======== Given data ========

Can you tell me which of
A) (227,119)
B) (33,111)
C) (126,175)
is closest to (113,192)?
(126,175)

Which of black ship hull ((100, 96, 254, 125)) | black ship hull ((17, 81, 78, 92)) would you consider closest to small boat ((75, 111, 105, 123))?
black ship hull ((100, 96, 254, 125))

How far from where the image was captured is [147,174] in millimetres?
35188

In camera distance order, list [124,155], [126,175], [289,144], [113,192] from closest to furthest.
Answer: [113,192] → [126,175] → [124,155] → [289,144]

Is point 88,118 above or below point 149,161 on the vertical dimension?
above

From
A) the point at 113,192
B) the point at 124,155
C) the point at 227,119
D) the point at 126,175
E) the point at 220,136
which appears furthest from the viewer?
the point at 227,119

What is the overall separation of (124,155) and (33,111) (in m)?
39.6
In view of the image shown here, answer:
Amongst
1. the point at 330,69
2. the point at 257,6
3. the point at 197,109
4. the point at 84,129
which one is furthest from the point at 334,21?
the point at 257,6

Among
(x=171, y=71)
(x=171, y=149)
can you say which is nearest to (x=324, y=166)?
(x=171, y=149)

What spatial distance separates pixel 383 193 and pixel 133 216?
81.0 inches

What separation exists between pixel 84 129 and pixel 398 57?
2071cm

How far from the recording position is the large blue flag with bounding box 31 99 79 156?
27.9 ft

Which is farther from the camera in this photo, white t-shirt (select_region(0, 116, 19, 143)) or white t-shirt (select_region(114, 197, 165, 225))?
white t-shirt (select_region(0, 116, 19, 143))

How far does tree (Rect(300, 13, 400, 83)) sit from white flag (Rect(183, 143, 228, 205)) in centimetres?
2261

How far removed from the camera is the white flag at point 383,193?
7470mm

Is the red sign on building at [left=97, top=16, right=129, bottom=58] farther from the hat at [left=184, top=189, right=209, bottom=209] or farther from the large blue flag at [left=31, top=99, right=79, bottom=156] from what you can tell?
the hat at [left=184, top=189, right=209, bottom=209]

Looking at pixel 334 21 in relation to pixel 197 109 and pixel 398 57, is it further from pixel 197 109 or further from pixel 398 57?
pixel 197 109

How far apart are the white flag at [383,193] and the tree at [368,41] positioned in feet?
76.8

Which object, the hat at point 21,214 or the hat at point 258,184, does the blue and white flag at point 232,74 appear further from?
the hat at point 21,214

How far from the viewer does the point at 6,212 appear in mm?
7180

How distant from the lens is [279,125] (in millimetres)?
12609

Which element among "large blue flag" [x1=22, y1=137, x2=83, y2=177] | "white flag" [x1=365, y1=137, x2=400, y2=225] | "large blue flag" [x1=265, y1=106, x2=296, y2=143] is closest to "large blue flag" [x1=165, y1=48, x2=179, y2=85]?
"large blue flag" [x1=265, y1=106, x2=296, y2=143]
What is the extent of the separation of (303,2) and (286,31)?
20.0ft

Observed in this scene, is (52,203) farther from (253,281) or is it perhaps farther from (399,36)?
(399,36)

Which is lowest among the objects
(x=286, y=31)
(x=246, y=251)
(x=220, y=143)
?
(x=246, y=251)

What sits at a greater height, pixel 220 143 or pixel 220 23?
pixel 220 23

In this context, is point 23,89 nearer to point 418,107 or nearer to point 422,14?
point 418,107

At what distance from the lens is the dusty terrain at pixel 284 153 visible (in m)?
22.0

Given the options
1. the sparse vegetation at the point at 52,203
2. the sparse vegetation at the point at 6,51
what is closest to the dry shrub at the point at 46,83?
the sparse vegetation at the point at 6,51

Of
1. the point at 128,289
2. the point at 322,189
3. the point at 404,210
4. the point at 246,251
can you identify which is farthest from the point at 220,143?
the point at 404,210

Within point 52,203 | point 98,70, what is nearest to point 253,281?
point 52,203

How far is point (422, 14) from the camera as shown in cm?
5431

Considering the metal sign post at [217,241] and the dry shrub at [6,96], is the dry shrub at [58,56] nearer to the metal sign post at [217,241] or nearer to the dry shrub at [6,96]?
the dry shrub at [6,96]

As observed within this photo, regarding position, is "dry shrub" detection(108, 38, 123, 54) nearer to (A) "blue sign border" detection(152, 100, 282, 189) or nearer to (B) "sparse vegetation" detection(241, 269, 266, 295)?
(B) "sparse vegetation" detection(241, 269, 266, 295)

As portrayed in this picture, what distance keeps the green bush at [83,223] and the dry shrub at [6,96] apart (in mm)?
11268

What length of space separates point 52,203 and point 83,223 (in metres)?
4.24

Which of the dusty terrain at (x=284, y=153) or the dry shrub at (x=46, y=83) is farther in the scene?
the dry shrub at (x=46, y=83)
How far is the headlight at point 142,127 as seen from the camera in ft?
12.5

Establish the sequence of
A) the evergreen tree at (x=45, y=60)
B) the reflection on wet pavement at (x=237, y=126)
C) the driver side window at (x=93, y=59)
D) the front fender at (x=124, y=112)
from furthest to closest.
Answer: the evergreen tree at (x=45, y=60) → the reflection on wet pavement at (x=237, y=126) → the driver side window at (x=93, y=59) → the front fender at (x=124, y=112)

========

◆ **Task statement**:
Reproduce the records above verbatim, beginning at the line that contains "How far is the" and ending with the final line of the records.

◆ **Response to the task**:
How far is the headlight at point 142,127 as seen from the camera in ft?
12.5

Establish the sequence of
A) the evergreen tree at (x=45, y=60)
B) the reflection on wet pavement at (x=237, y=126)
C) the driver side window at (x=93, y=59)
D) the front fender at (x=124, y=112)
from furthest to closest.
Answer: the evergreen tree at (x=45, y=60) → the reflection on wet pavement at (x=237, y=126) → the driver side window at (x=93, y=59) → the front fender at (x=124, y=112)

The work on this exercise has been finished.